[Given passage]

Select column name per row for max value in PySpark - apache-spark

I have a dataframe like this, shown only two columns however there are many columns in original dataframe
data = [(("ID1", 3, 5)), (("ID2", 4, 12)), (("ID3", 8, 3))]
df = spark.createDataFrame(data, ["ID", "colA", "colB"])
df.show()
+---+----+----+
| ID|colA|colB|
+---+----+----+
|ID1| 3| 5|
|ID2| 4| 12|
|ID3| 8| 3|
+---+----+----+
I want to extract the name of the column per row, which has the max value. Hence the expected output is like this
+---+----+----+-------+
| ID|colA|colB|Max_col|
+---+----+----+-------+
|ID1| 3| 5| colB|
|ID2| 4| 12| colB|
|ID3| 8| 3| colA|
+---+----+----+-------+
In case of tie, where colA and colB have same value, choose the first column.
How can I achieve this in pyspark

You can use UDF on each row for row wise computation and use struct to pass multiple columns to udf. Hope this helps.
from pyspark.sql import functions as F
from pyspark.sql.types import IntegerType
from operator import itemgetter
data = [(("ID1", 3, 5,78)), (("ID2", 4, 12,45)), (("ID3", 70, 3,67))]
df = spark.createDataFrame(data, ["ID", "colA", "colB","colC"])
df.show()
+---+----+----+----+
| ID|colA|colB|colC|
+---+----+----+----+
|ID1| 3| 5| 78|
|ID2| 4| 12| 45|
|ID3| 70| 3| 70|
+---+----+----+----+
cols = df.columns
# to get max of values in a row
maxcol = F.udf(lambda row: max(row), IntegerType())

[/Given passage]

### Exercise directions
Set down the whole PySpark thread above, word for word.

[Given material]

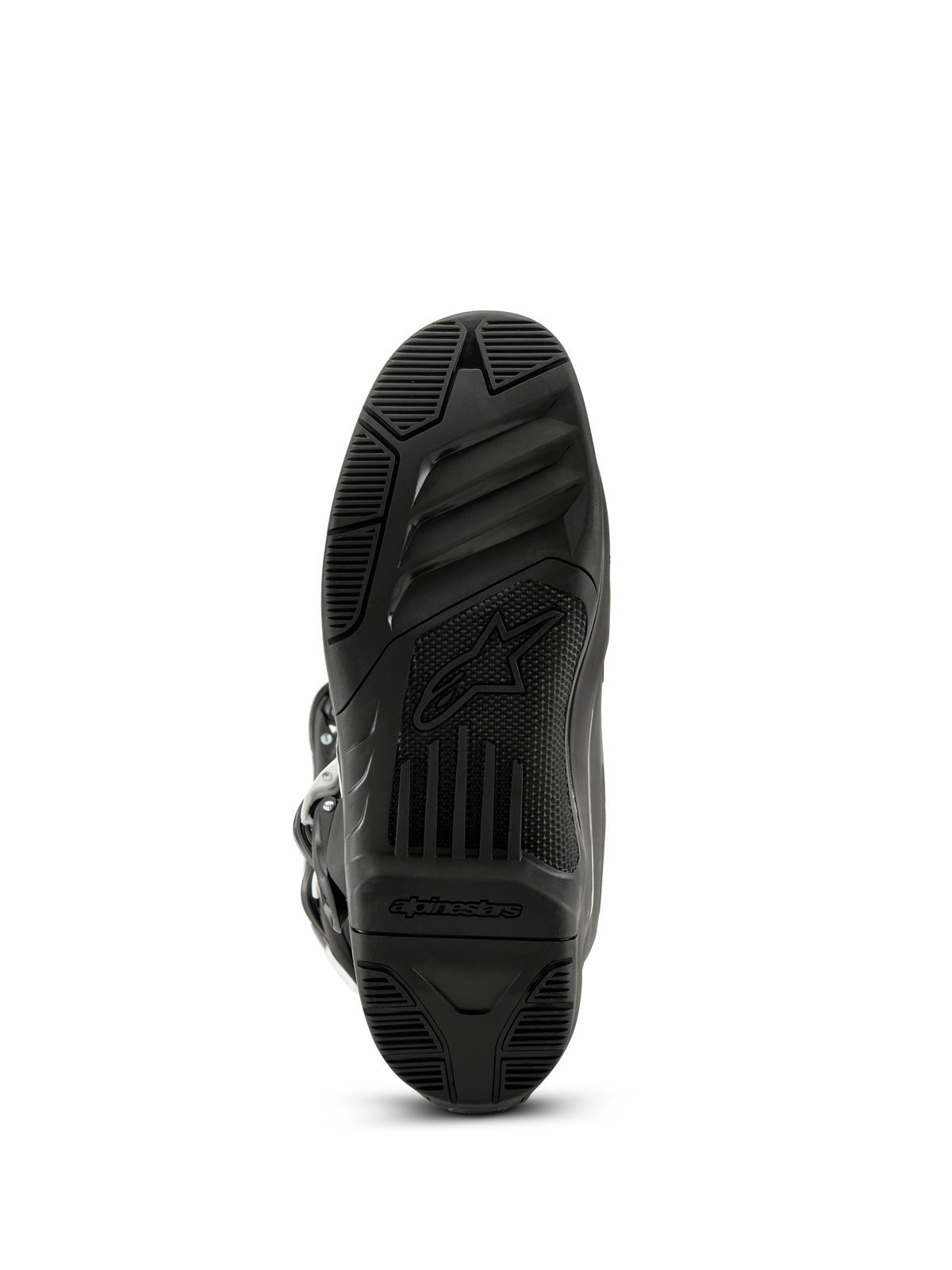 Alpinestars Tech 3 laarzen, motorcrosslaarzen, zwart, onderaanzicht van de rubberen zool met textuur voorzien van het Alpinestars-logo en woordmerk, high-grip profielontwerp voor off-road prestaties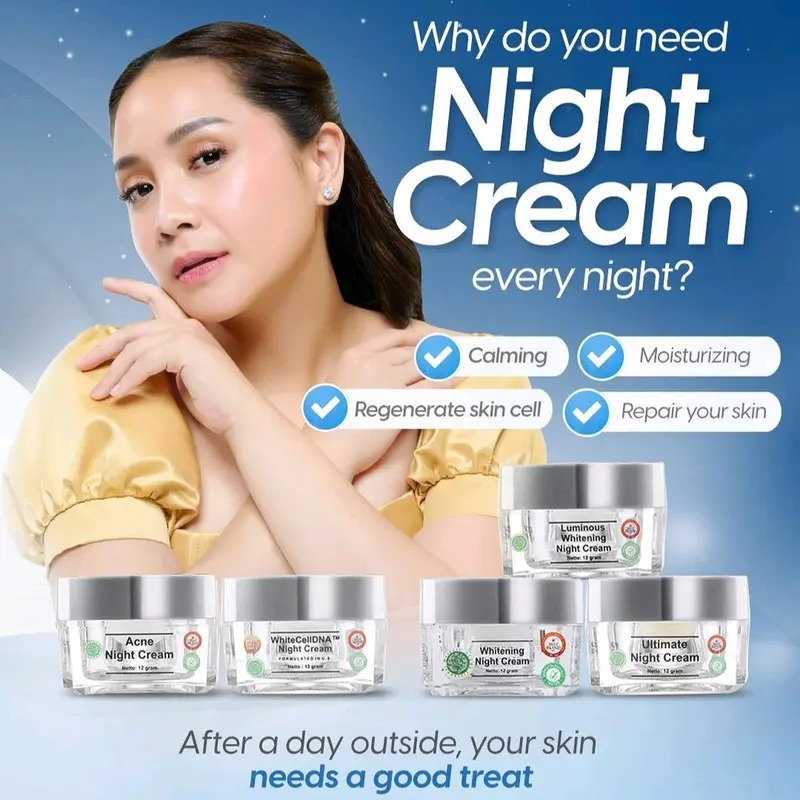 Night Cream Whitening / Acne / Luminous / Ultimate / WhiteCell DNA 1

[/Given material]

### Solution below
Select column name per row for max value in PySpark - apache-spark

I have a dataframe like this, shown only two columns however there are many columns in original dataframe
data = [(("ID1", 3, 5)), (("ID2", 4, 12)), (("ID3", 8, 3))]
df = spark.createDataFrame(data, ["ID", "colA", "colB"])
df.show()
+---+----+----+
| ID|colA|colB|
+---+----+----+
|ID1| 3| 5|
|ID2| 4| 12|
|ID3| 8| 3|
+---+----+----+
I want to extract the name of the column per row, which has the max value. Hence the expected output is like this
+---+----+----+-------+
| ID|colA|colB|Max_col|
+---+----+----+-------+
|ID1| 3| 5| colB|
|ID2| 4| 12| colB|
|ID3| 8| 3| colA|
+---+----+----+-------+
In case of tie, where colA and colB have same value, choose the first column.
How can I achieve this in pyspark

You can use UDF on each row for row wise computation and use struct to pass multiple columns to udf. Hope this helps.
from pyspark.sql import functions as F
from pyspark.sql.types import IntegerType
from operator import itemgetter
data = [(("ID1", 3, 5,78)), (("ID2", 4, 12,45)), (("ID3", 70, 3,67))]
df = spark.createDataFrame(data, ["ID", "colA", "colB","colC"])
df.show()
+---+----+----+----+
| ID|colA|colB|colC|
+---+----+----+----+
|ID1| 3| 5| 78|
|ID2| 4| 12| 45|
|ID3| 70| 3| 70|
+---+----+----+----+
cols = df.columns
# to get max of values in a row
maxcol = F.udf(lambda row: max(row), IntegerType())